Qualche miglioramento
Dopo aver trattato anche di altri Paesi, rilevando i diversi gradi di discriminazione, il rapporto, nella seconda parte, riferisce dei Paesi in cui le condizioni della libertà religiosa sono migliorate. Si tratta dei seguenti Paesi, che in ogni caso continuano a presentare situazioni ancora gravemente problematiche.
— Georgia. Sin dai cambiamenti politici del 2003, la libertà religiosa è migliorata. Gli attacchi contro le minoranze religiose, le aggressioni verbali e le azioni di disturbo nei servizi liturgici e negli incontri sono diminuite. Lo scorso aprile il Governo ha approvato una legge che consente ai gruppi religiosi di registrarsi. Un’altra legge ha migliorato in parte la normativa sulla libertà religiosa nelle scuole.

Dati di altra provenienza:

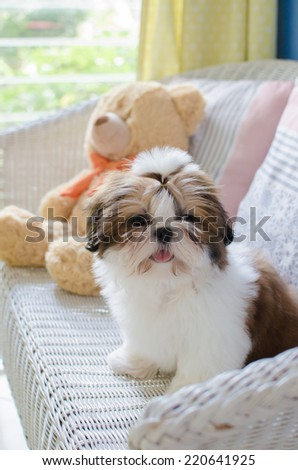 The cute puppy shih-tzu while sitting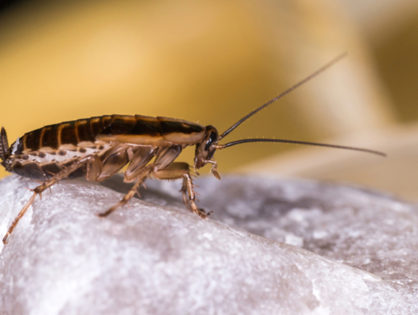 Why You Can't Keep Cockroaches Out of Your Home (VIDEO)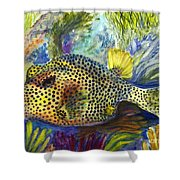 Spotted Trunkfish Shower Curtain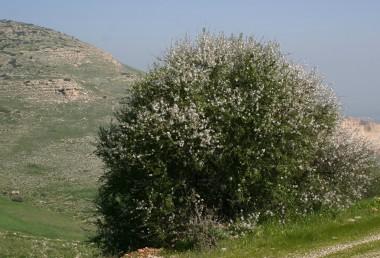 שיחים או נדירות עצים הגדלים באשדות המזרחיים של הרי-יהודה, השומרון, הגלבוע והגליל.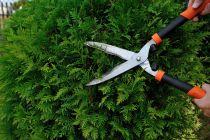 Consejos para Limpiar y Podar las Plantas del Jardín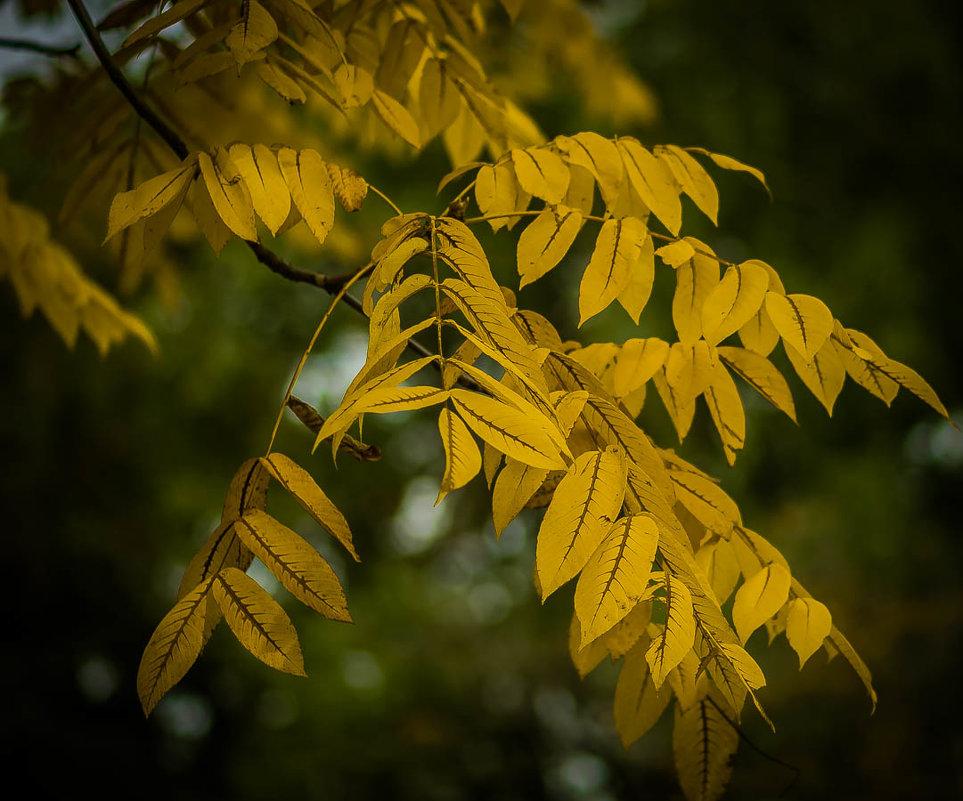 Осень... - Nonna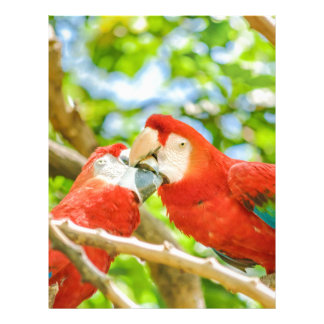 Ecuadorian Parrots at Zoo, Guayaquil, Ecuador Letterhead
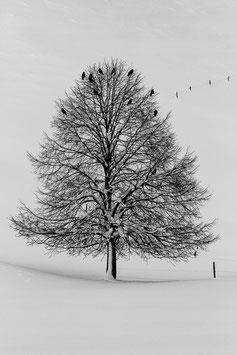 Winterbaum mit Raben 4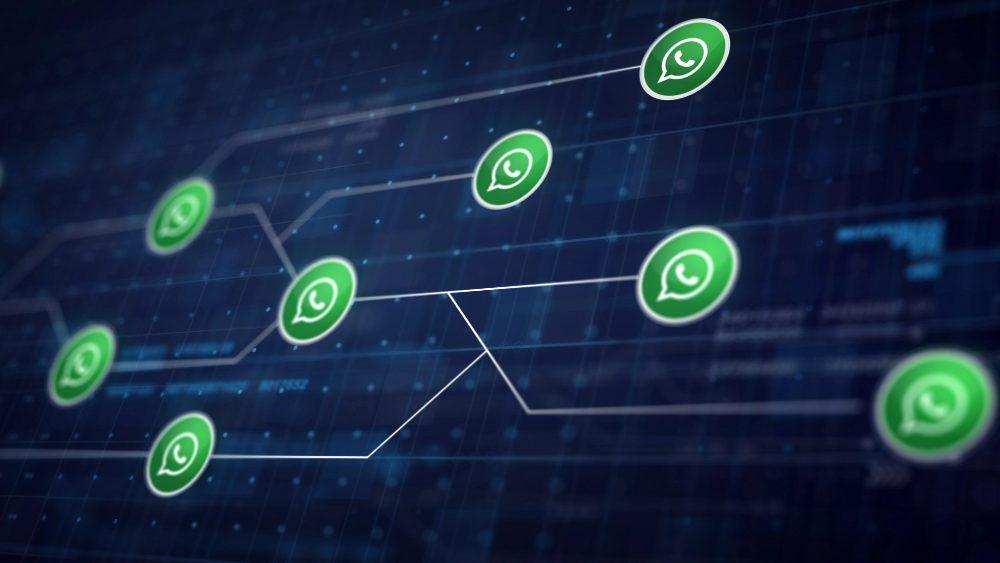 Como Funciona o WhatsApp Business?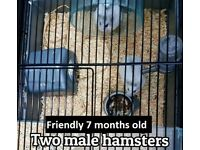 Two white male hamsters - 7 months old (All equipment, cage, wheel, ball, food ) £40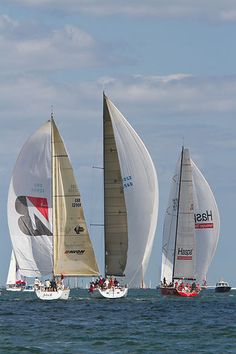 A mix of class 0 and 1 IRC yachts - 'Haspa Hamburg', 'Venomous' and 'John B' heading for the finish line with spinnakers during Aberdeen Asset Management Cowes Week. #sailboats #boats #sailing
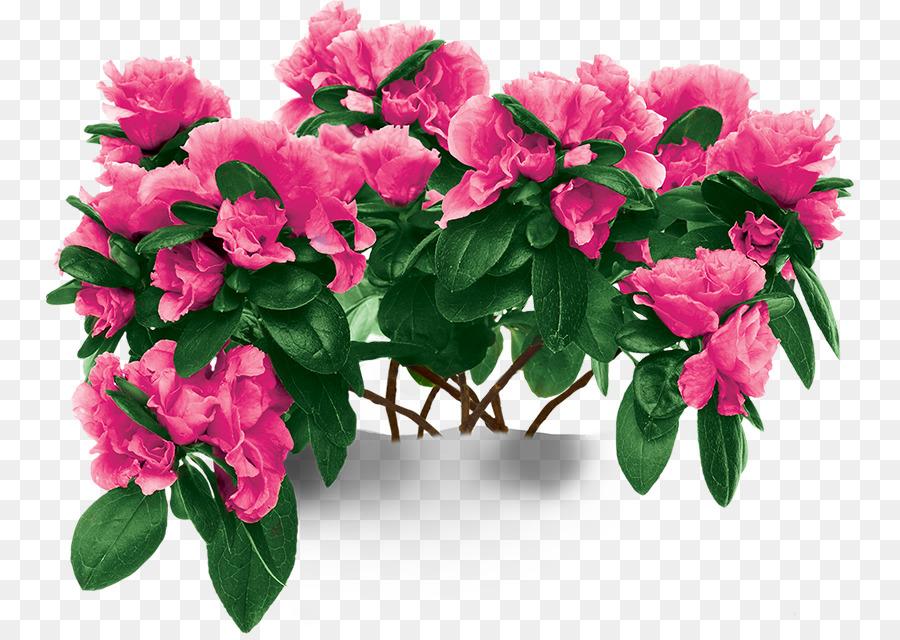 Azalea Planta De Interior Planta Imagen Png Imagen Transparente Descarga Gratuita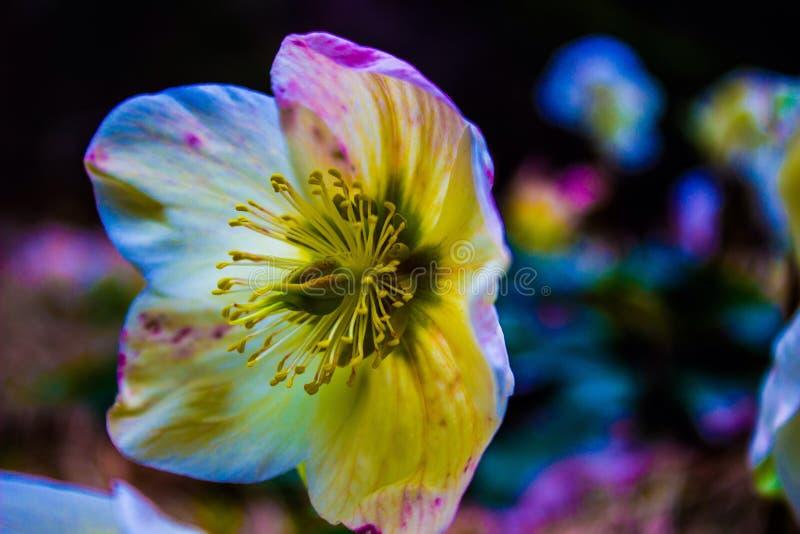 La fleur photographie stock libre de droits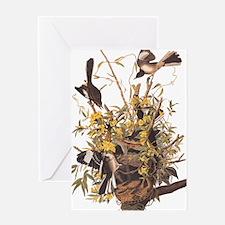 Audubon's Mocking Bird Greeting Cards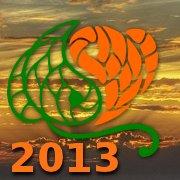 Logo cielo sombra 2013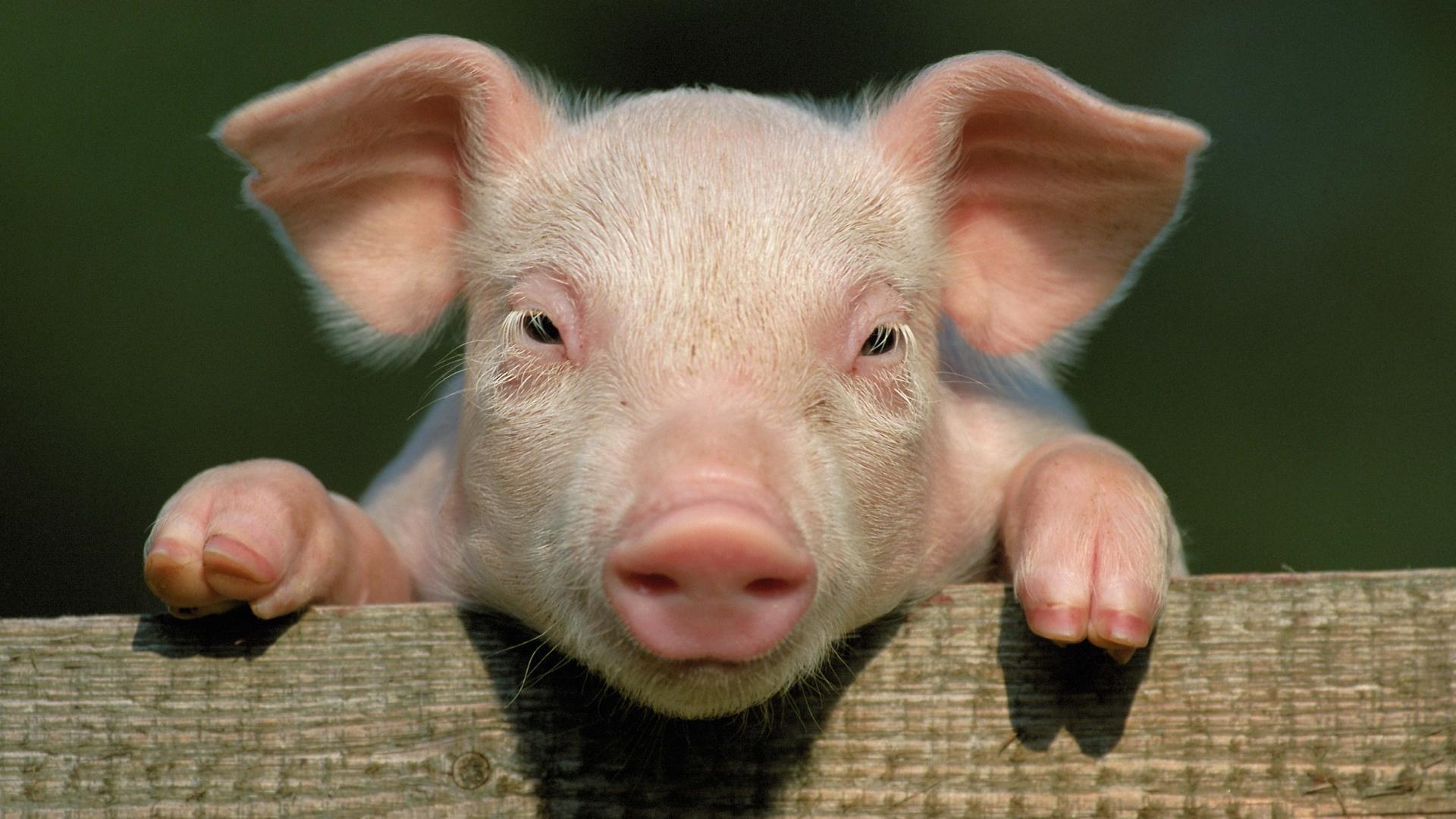 pig - ThingLink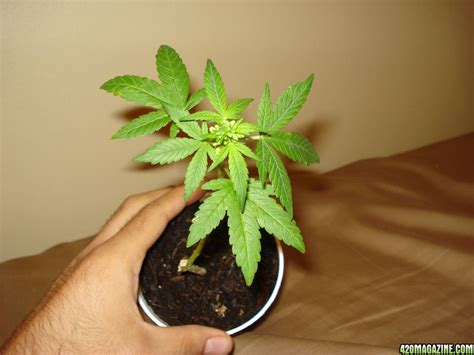 young male marijuana plant male cannabis plant how long till pollen page 2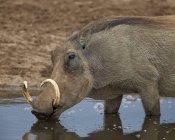 Warzenschwein aus Wasserloch zu trinken — Stockfoto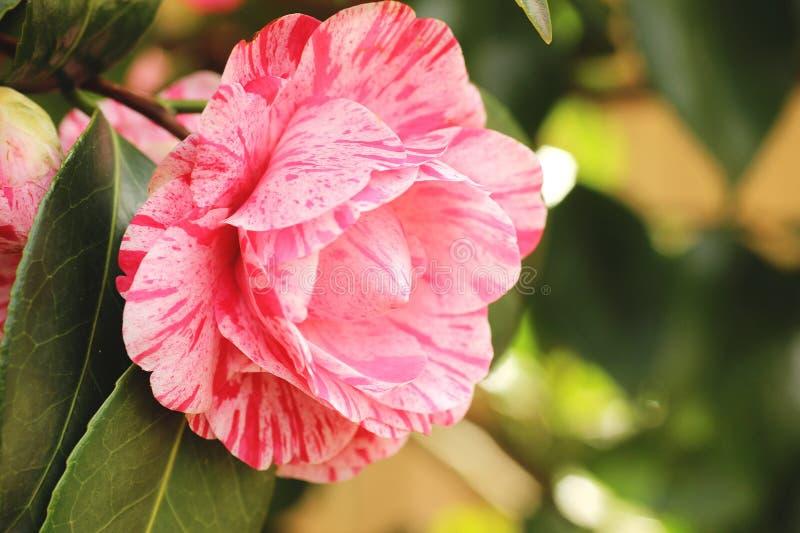 Camélia rose photo libre de droits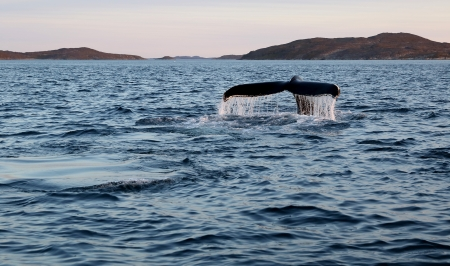 Tail of diving whale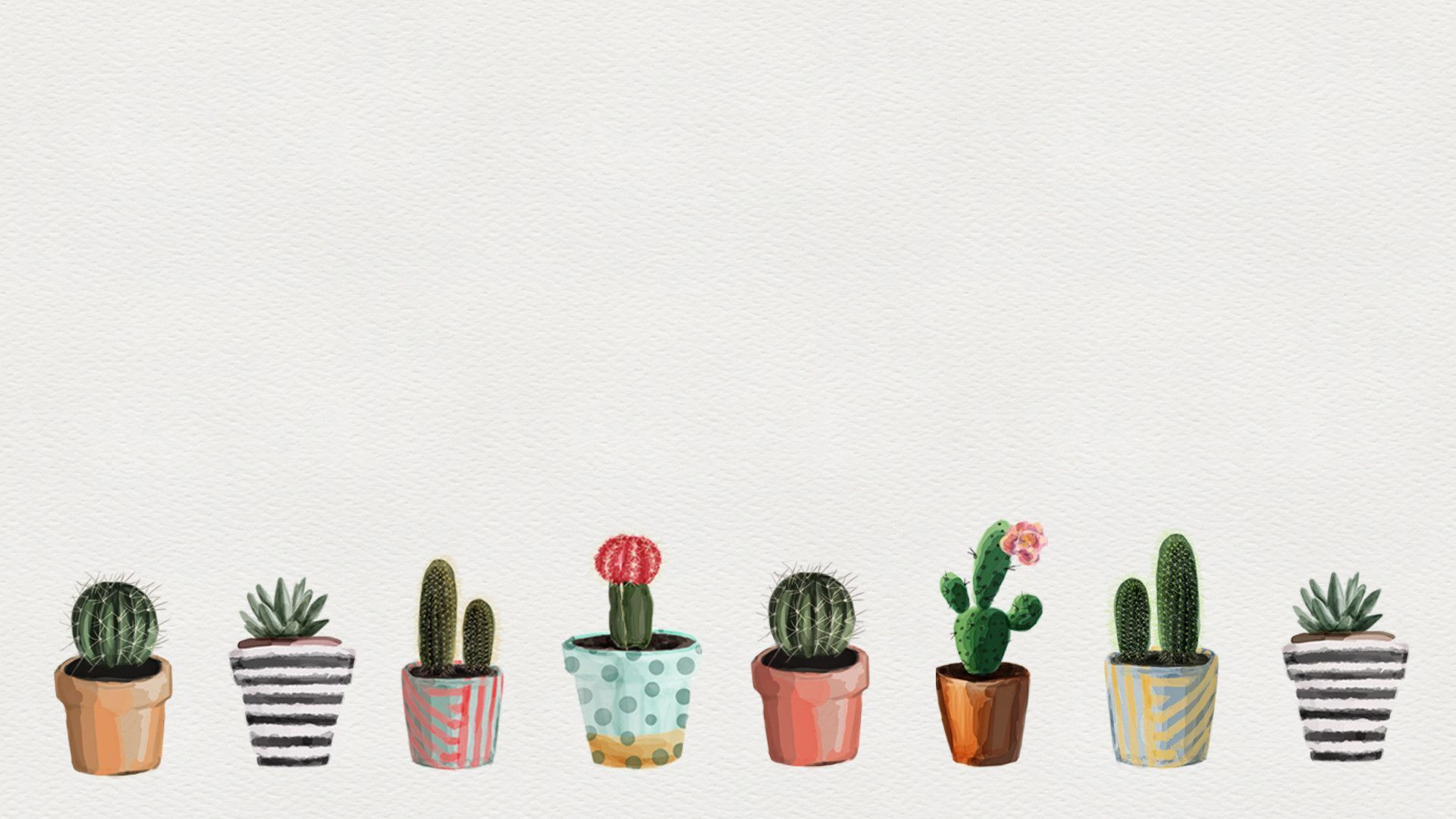 Aesthetic Succulents Wallpapers Top Free Aesthetic Succulents Backgrounds Wallpaperaccess Succulents Wallpaper Cactus Backgrounds Plant Wallpaper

— India. Il Governo – afferma il rapporto – ha “dimostrato il suo impegno in favore di una politica di inclusione religiosa ai più alti livelli di Governo e nell’ambito dell’intera società”. La legge sulla prevenzione del terrorismo, criticata dai gruppi musulmani è stata sostituita da una legge ritenuta maggiormente equa nei confronti delle minoranze. E le autorità hanno ritirato i libri di testo delle scuole che erano stati accusati di far parte di una strategia nazionalista indù.
Anche il Turkmenistan e gli Emirati Arabi Uniti sono stati citati come Paesi che hanno compiuto miglioramenti. Ma il rapporto ribadisce chiaramente che la libertà religiosa continua ad essere gravemente carente in molti Paesi.